Activity - Find "2: www.united.com - / 405 ms (302)" in the data, then restate the line it sits in and every later line word for word, ending with the last line.

Recorded data
┌────────

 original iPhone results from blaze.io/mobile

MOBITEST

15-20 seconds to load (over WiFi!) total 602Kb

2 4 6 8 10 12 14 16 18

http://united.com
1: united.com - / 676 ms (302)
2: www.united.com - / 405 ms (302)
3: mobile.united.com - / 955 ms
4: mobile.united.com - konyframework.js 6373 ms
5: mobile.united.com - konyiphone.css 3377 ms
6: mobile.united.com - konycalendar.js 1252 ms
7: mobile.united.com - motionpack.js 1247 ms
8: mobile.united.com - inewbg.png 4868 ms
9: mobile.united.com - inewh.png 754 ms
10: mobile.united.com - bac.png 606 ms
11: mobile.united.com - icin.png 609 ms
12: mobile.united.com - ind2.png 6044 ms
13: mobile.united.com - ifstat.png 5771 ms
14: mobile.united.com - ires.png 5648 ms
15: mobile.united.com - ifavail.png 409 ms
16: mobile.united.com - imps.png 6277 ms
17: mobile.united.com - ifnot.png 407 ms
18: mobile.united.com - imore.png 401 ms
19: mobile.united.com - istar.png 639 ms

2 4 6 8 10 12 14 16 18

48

└────────

Result -
2: www.united.com - / 405 ms (302)
3: mobile.united.com - / 955 ms
4: mobile.united.com - konyframework.js 6373 ms
5: mobile.united.com - konyiphone.css 3377 ms
6: mobile.united.com - konycalendar.js 1252 ms
7: mobile.united.com - motionpack.js 1247 ms
8: mobile.united.com - inewbg.png 4868 ms
9: mobile.united.com - inewh.png 754 ms
10: mobile.united.com - bac.png 606 ms
11: mobile.united.com - icin.png 609 ms
12: mobile.united.com - ind2.png 6044 ms
13: mobile.united.com - ifstat.png 5771 ms
14: mobile.united.com - ires.png 5648 ms
15: mobile.united.com - ifavail.png 409 ms
16: mobile.united.com - imps.png 6277 ms
17: mobile.united.com - ifnot.png 407 ms
18: mobile.united.com - imore.png 401 ms
19: mobile.united.com - istar.png 639 ms

2 4 6 8 10 12 14 16 18

48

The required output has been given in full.